Boost Your Range of Motion With This 5-Minute Full-Body Mobility Workout

Photo: Getty Images/ Thana Prasongsin
💪 This workout is part of the Good Moves Club Winter Challenge. You can enjoy it on its own, or go here to see the full 4-week program. 💪 SEE MORE

If you've been clued in to the fitness world for long enough, you've probably heard rumblings about working on your range of motion. But what does that actually mean?

In simplest terms, range of motion is how far a joint can move in any direction, according to Athletic Physical Therapy. When your range of motion is limited, it's harder to move around with ease, your injury risk goes up, and things like reaching, balancing, and lifting become more difficult. To prevent this, it's important to do full-body mobility workouts on a regular basis. The best part? You only need to carve out a few minutes of time in your day.


Experts In This Article

Not sure where to start? Try this 5-minute full-body mobility workout from Or Artzi, CPT, a lead group fitness instructor at Equinox and creator of the fitness platform Orriors. You'll feel relaxed to the max when you're done.

Join the club

If you’re following along with our January 2025 Good Moves Club Winter Challenge (sign up here if you haven't already!), this is the workout for day 10, week 2. You can follow along with Artzi and the full-length workout below.

The workout

Do each exercise for 30 to 60 seconds. Complete one round.

1. Foldover

  1. Stand with your feet hip-width apart, a slight bend in your knees. Roll your shoulders back, and extend your arms behind your back. 
  2. Hinge at your hips to bring your torso and arms forward and down toward your feet. Bend your knees as much as you need to.
  3. Grab your left elbow with your right hand and grab your right elbow with your left hand. 
  4. Rock to the left, then to the right, then back to center.
  5. Slowly roll up to standing position, then release your arms back to the starting position.
  6. Repeat. 

2. Hip flexor stretch

  1. Start in a half-kneeling position with your left foot out in front. 
  2. Place your hands on your hips. 
  3. Lean back slightly so you feel a stretch in your right quadriceps and hip flexors.
  4. Hold for the allotted amount of time, then switch sides. 
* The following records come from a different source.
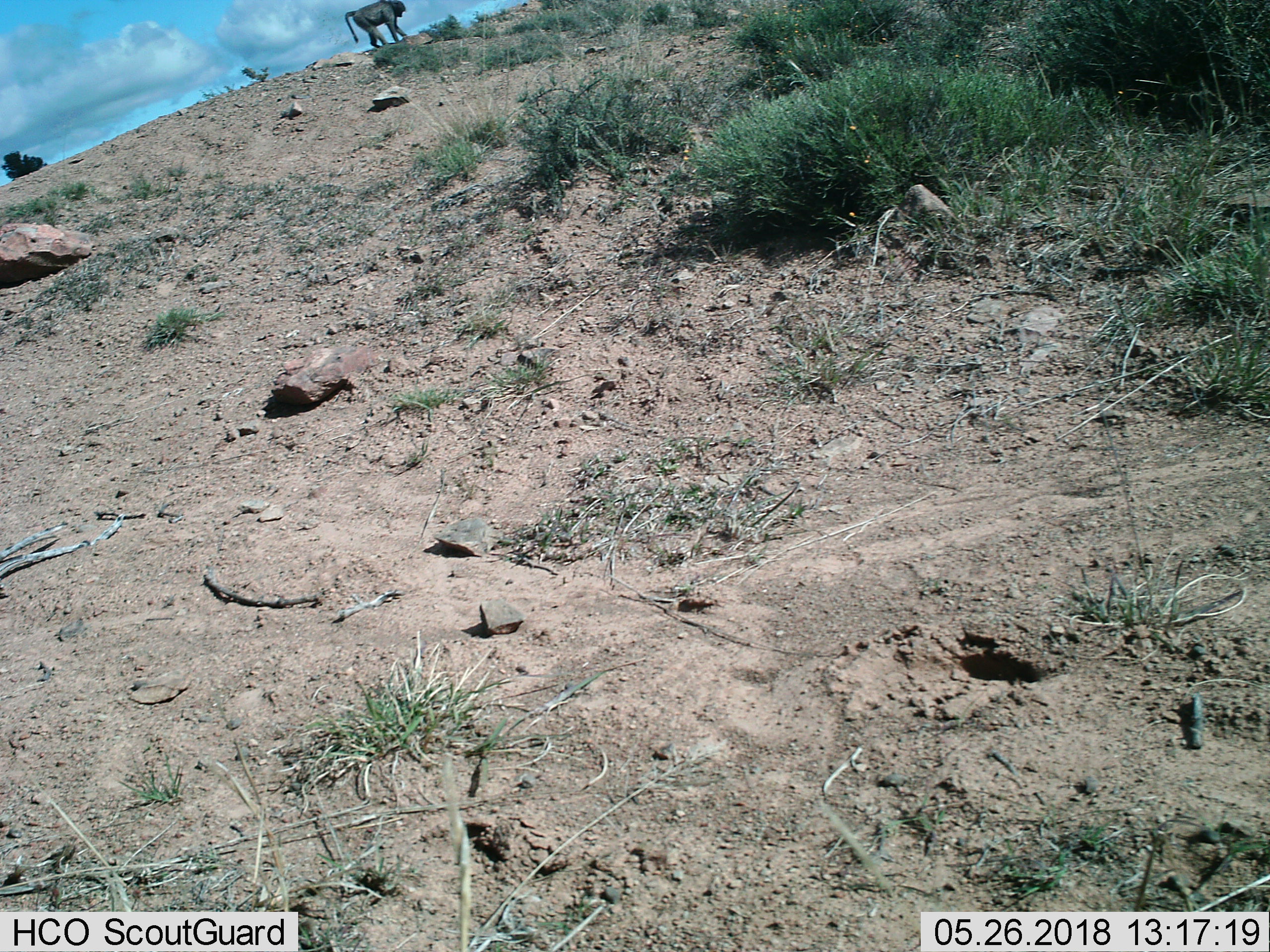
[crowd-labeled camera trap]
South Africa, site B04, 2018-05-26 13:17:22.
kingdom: Animalia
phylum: Chordata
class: Mammalia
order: Primates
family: Cercopithecidae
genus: Papio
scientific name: Papio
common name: baboon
Baboon (Papio), count 1. Behavior (volunteer vote fractions): standing 25%, resting 12%, moving 50%, interacting 12%. Young present (vote fraction): 0%. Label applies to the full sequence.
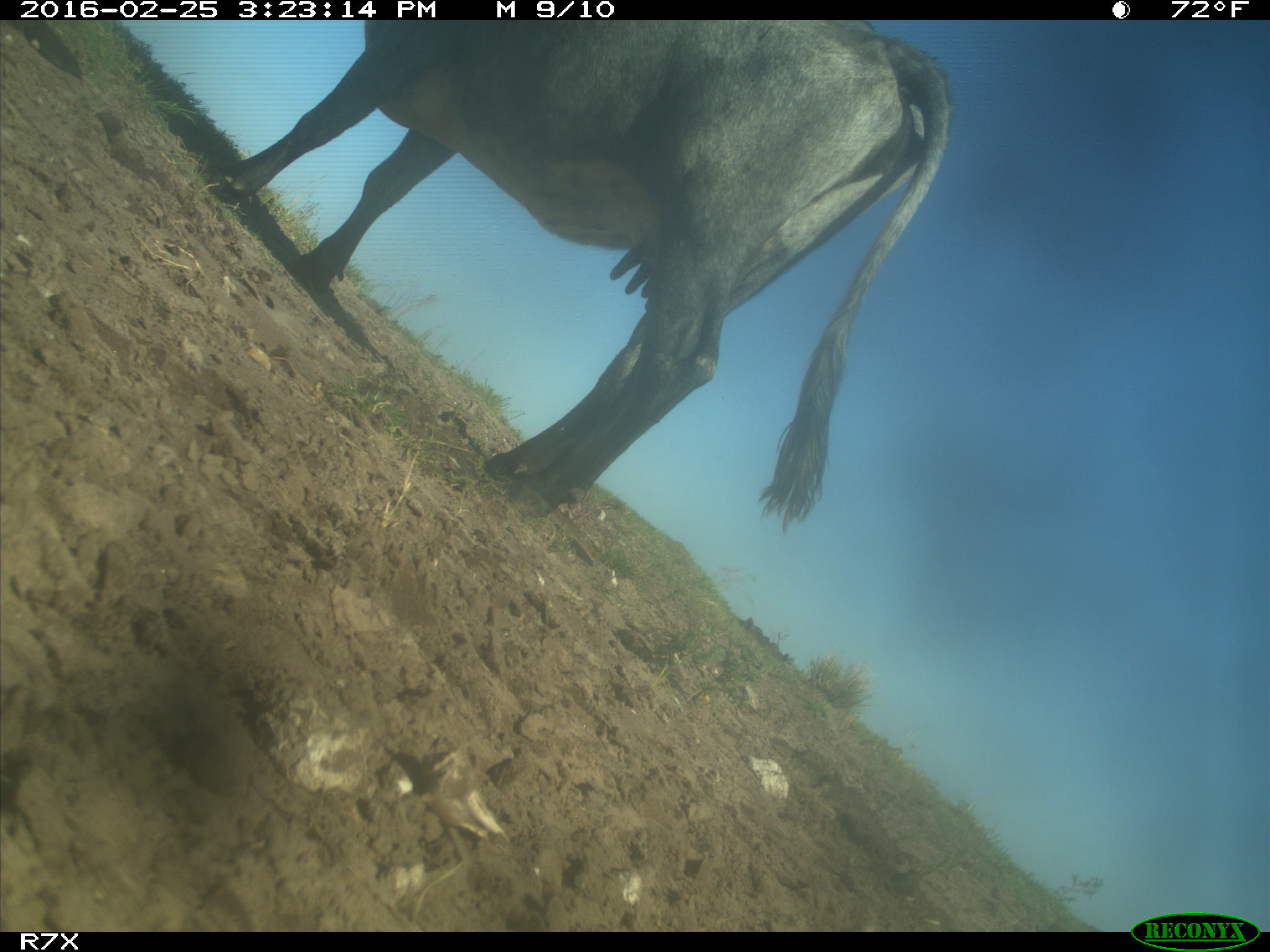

3. Quadruped T-spine mobility (left side, then right side)

  1. Start on all fours with your palms and knees on the floor. Align your elbows and shoulders over your wrists and your hips over your knees.
  2. Place your left hand behind your head with your left elbow flared out to the side. 
  3. Rotate your torso to the left as far as you can. 
  4. Then, rotate your torso to the right as far as you can so your left elbow touches your right elbow. 
  5. Do all reps on one side, then switch. 

4. Thread the needle (each side separately)

  1. Start on all fours with your hands and knees on the floor. Align your elbows and shoulders over your wrists and your hips over your knees.
  2. Lift your right hand off the floor and, twisting your torso to the right, extend your right arm straight up in the air. Let your gaze follow your right hand. 
  3. Rotate your torso to the left and thread your right arm underneath your body. 
  4. Rotate your torso to the right, extending your right arm straight up in the air. Let your gaze follow your right hand. 
  5. Rotate your torso to the left and thread your right arm underneath your body. 
  6. Continue repeating all reps on one side before switching sides. 

5. 90-90 stretch

  1. Sit with your right leg bent in front of you at 90 degrees and your left leg bent at 90 degrees behind you. Keep your spine straight and chest lifted. Place your hands behind you for support.
  2. Maintain an upright torso as you lift and rotate your hips, switching the positions of your legs so that you’re in the opposite 90-90 position.
  3. Repeat, focusing on smooth transitions.

6. Half-kneeling hamstring stretch (each side separately)

  1. Start in a half-kneeling position with your right foot out in front. 
  2. Lean forward and place both hands on the floor, one outside your left foot and one inside.
  3. Extend your left leg and push your hips back until you feel a deep stretch in your left hamstring.
  4. Hold this stretch for the allotted amount of time, then switch sides.